▶ [Excerpt to read]
# Caulking Type Around Fresh Water Panel



## SDCampers (Oct 29, 2008)

I have to replace my fresh water panel because the o-ring on the city water connection is popped off and can't get it resealed. What type of caulking is best to use around the outside of this? Is it just plain silicone caulking?


----------



## therink (May 13, 2010)

Hi. Do not use silicone. Silicone based sealants do not adhere well to plastics or fiberglass, aluminum, etc. Use a polyurethane based rv lap sealant such as Pro - Flex or a Dicor product. Make sure it is not a self leveling sealant, which is for roof applications. 
Steve


----------



## CamperAndy (Aug 26, 2004)

A possible better bet it to lift the panel and put some Butyl Rubber tape to the flange of the panel and the screw it back on. Use a plastic putty knife to clean up any that squeezes out.

▶ [Short task 1]
According to the thread on sealing a fresh water panel, what kind of sealant should be used instead of silicone?
▶ [Short task 2]
Please continue the thread on sealing a fresh water panel, picking up after its last post.

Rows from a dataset
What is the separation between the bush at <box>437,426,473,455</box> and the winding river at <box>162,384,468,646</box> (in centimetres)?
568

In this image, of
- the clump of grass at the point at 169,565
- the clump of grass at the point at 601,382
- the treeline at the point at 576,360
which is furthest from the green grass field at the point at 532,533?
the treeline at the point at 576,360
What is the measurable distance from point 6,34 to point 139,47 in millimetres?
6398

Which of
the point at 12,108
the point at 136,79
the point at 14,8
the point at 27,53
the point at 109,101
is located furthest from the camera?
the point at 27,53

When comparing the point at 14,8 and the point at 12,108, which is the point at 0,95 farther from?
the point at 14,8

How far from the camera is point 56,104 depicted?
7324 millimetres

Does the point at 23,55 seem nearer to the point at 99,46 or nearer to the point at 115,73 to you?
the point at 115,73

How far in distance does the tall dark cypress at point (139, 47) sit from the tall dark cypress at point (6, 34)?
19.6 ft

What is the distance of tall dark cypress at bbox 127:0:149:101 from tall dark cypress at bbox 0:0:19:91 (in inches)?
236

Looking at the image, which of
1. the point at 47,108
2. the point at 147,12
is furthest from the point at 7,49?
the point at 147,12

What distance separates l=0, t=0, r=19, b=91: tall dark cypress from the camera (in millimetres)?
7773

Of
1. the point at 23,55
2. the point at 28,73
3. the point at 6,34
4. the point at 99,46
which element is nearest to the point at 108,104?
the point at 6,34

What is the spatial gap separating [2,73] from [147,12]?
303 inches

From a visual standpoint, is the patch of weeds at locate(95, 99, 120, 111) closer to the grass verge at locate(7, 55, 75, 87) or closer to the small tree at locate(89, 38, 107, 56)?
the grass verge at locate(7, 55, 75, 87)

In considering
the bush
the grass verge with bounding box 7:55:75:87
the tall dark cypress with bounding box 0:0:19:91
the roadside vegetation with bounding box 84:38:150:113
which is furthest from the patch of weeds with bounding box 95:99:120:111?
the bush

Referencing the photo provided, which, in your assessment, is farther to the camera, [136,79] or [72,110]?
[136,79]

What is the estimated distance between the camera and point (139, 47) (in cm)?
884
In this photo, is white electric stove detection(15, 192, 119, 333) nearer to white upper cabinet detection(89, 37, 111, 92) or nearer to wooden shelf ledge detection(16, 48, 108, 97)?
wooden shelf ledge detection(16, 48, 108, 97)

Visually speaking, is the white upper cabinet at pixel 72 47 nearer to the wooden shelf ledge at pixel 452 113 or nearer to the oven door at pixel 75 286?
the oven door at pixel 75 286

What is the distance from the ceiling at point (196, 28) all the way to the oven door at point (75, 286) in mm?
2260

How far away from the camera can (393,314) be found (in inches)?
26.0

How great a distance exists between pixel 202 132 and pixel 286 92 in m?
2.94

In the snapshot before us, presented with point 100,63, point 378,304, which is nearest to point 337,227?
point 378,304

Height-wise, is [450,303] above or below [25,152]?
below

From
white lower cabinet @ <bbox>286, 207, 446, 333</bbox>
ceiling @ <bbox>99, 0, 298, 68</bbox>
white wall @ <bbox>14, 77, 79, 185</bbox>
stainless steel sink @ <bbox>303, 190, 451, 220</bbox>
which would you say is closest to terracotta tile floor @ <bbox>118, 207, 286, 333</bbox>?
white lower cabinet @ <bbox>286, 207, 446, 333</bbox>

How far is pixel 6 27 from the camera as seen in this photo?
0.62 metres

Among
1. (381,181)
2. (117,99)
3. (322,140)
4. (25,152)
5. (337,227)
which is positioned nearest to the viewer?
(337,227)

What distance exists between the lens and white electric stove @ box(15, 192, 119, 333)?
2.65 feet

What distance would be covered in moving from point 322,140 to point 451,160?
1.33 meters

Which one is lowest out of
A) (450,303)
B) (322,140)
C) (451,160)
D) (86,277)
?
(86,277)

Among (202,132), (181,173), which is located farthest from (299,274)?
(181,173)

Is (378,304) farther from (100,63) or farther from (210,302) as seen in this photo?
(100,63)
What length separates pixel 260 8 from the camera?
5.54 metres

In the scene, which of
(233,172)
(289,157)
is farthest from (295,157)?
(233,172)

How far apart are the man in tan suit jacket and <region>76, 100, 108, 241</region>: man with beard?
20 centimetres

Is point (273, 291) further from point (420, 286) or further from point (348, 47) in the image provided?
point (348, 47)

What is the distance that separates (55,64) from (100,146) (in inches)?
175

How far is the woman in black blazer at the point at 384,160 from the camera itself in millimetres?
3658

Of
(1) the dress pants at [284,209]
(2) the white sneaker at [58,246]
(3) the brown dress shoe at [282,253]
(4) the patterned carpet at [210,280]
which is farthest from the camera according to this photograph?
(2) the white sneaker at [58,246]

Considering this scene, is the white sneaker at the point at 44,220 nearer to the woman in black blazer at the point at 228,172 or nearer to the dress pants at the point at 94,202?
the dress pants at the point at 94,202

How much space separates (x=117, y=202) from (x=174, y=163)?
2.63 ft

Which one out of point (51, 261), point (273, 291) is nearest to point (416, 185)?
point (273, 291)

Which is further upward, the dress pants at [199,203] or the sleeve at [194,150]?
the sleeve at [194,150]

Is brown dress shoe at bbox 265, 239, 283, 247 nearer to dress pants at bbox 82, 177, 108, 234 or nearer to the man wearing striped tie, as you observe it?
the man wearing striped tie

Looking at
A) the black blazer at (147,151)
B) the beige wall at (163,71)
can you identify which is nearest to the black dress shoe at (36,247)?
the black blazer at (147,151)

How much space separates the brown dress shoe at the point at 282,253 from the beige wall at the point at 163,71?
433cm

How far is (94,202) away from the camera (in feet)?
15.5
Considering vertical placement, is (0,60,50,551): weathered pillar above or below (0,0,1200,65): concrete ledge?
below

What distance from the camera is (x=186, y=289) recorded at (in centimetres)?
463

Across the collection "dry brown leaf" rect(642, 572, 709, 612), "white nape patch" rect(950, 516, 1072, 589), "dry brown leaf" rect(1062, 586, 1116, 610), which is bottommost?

▶ [Result 1]
A polyurethane-based RV lap sealant, such as Pro-Flex or a Dicor product, that is not self-leveling.

▶ [Result 2]
----------



## SDCampers (Oct 29, 2008)

CamperAndy said:


> A possible better bet it to lift the panel and put some Butyl Rubber tape to the flange of the panel and the screw it back on. Use a plastic putty knife to clean up any that squeezes out.


Got some of that, the original one has sealant around it also. I did't think it looked like a silicone though.


----------



## Insomniak (Jul 7, 2006)

It's plain old silicone. I usually do the butyl tape underneath with a bead of silicone around the edge.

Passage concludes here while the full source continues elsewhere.